Still shaking off the cobwebs from the 7,500 miles it took to get home. I have new respect for those travelers who fly back and forth from the west coast to Australia and Asia. It takes a hearty constitution and a patient soul. A lot more than little adjustments to endure those flights.

I stagger off in SFO where it takes 10 minutes to go through the immigration line, 5 to clear customs and near an HOUR! to get my bags. My luxurious three hour layover disappears as I stare forlornly at the baggage carousel... such a cheery name for a device that could sit alongside a medieval torture chamber in some museum of horrible places. (There's a novel thought. Imagine some of the other displays: any stadium rest room in the fourth quarter of a US football game, your dentist's waiting room, a rain-soaked bus stop in a city's skid road... ugh). My plan to grab a Boudin turkey sandwich and an Irish Coffee at SFO's branch of the Buena Visit is abandoned in favor of a 30-minute slouch while I wait to charge my flat-lined electronics in front of the only remaining open electrical plug I can find in the terminal.

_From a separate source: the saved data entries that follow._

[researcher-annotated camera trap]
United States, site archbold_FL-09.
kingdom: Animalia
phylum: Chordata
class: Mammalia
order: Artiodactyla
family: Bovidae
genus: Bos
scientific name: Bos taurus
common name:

The flight to SEA is blessedly trouble free with no one next to me to interrupt my sleep. Ever-reliable Jay is there to whisk me home. It is fall, overcast and cool... a stunning contrast to where I was 16 hours ago. We talk about the Occupy Central protests. Jay is well-informed, better than I, on this topic. He provides some interesting perspective to think about.

Home. How perfect the end of the Wizard of Oz, "there's no place like home, Aunty 'Em!"

Oh, in case you were concerned. I found Evie's monkey.

......

Thanks to all of you who joined me on the trip. Knowing you are out there and giving me the opportunity to kill some of the lonely time productively is appreciated. Thank you.